_Extracted text_
----

Reagan, viewing the same deadline, saw a deal with the Democratic Speaker as a way to silence “Social Security” as the Democratic battle cry in 1984. For this, he was ready to pay a price. Just as he’d been willing to accept a tax increase in 1982, he was now prepared to allow another breach in his no-tax firewall. To stanch the bleeding in the Social Security system, he would make a second compromise: if a hike in the payroll tax that every worker contributes to the retirement fund was essential to a deal, he was ready to do it.

On January 3, the
Washington Post
reported the following:
“Administration sources have suggested that Reagan is signaling his willingness to consider tax increases as part of a bailout, while O’Neill apparently has sanctioned a compromise proposal that
postpones benefit increases for three months.” The rough basis for a deal was now on the table: Democrats would get an increase in the payroll tax, while Republicans would get their downward modification of benefits.

Around this time, I shared my optimism with Ken Duberstein, one of the top Reagan lobbyists. Later I worried I’d been so candid. The fact is, I
was
optimistic about what direction we were headed in—after the strong Democratic showing at the polls—and I was in no mood to keep it secret. It was easy to see that in the coming round both sides had strong reasons to be open to deal-making.

Reagan’s people, especially Jim Baker, were eager to have Social Security be a nonissue as the 1984 campaign started to get under way. Once again, an election had produced two kinds of verdicts, depending on which side was receiving it. The most recent contest for voter loyalties had told the Republicans they needed to call it quits when it came to targeting Social Security as a way to reduce the federal deficit. For Tip O’Neill and the Democrats, the message was, “Never be blamed for hurting the system.” Both parties needed to keep Social Security sound. That meant making adjustments in the present to assure its solvency for future generations.

----

_Tasks to carry out_
a – Copy the Social Security passage from "On January 3, the" up to and including "modification of benefits.", renaming "bailout" as "rescue plan".
b – Answer these questions from the Social Security passage:
(i) In what year had Reagan been willing to accept a tax increase?
(ii) Which newspaper reported on January 3?
(iii) Who is named as one of the top Reagan lobbyists?
The material after this passage is separate from the Social Security passage.

_Given data_
----

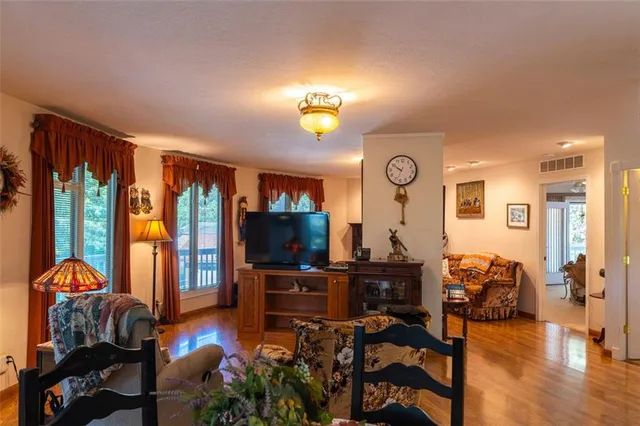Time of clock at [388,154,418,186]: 9:50
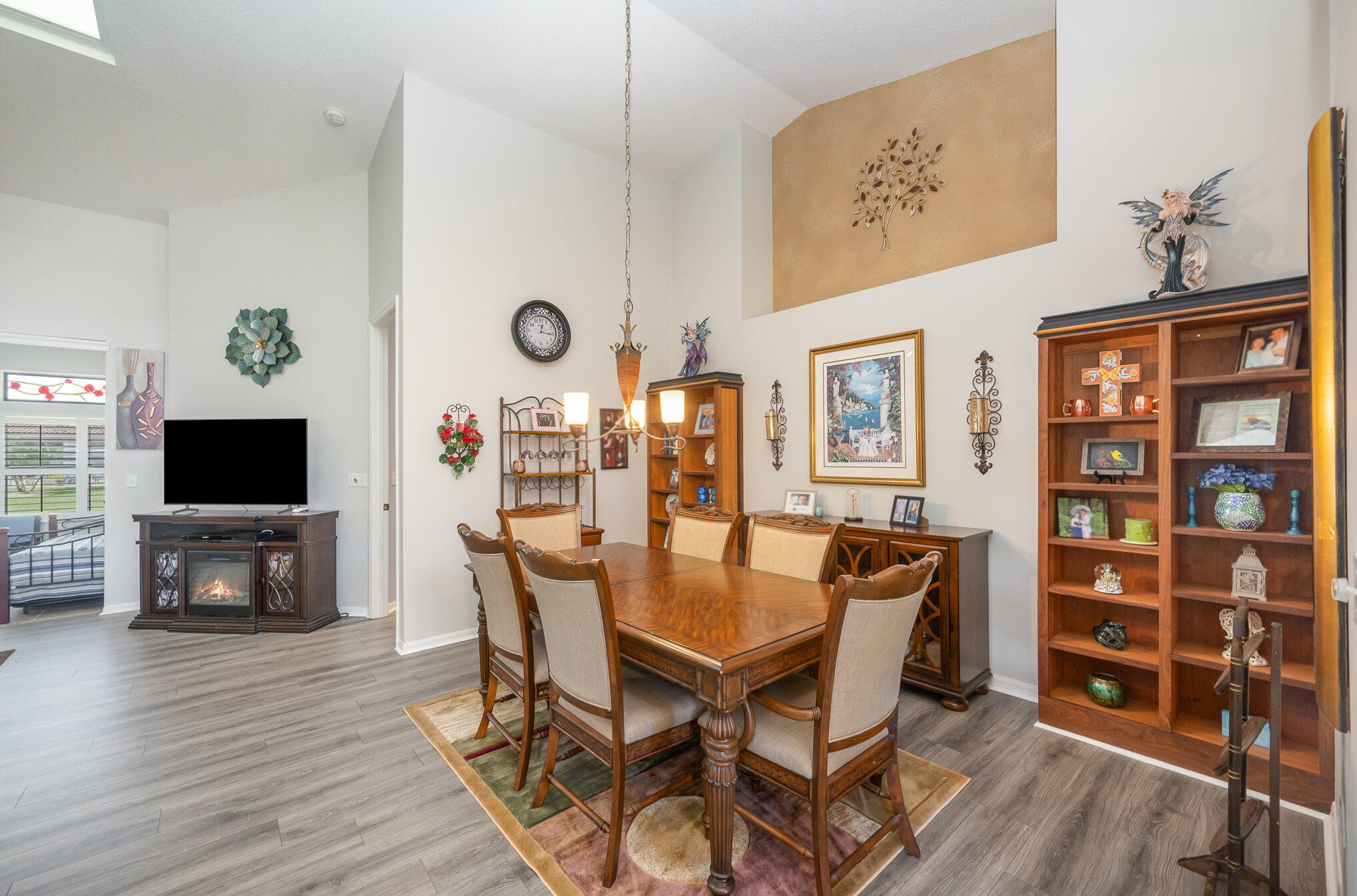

----

_Solutions by task_
a –
On January 3, the
Washington Post
reported the following:
“Administration sources have suggested that Reagan is signaling his willingness to consider tax increases as part of a rescue plan, while O’Neill apparently has sanctioned a compromise proposal that
postpones benefit increases for three months.” The rough basis for a deal was now on the table: Democrats would get an increase in the payroll tax, while Republicans would get their downward modification of benefits.

b –
(i) 1982
(ii) The Washington Post
(iii) Ken Duberstein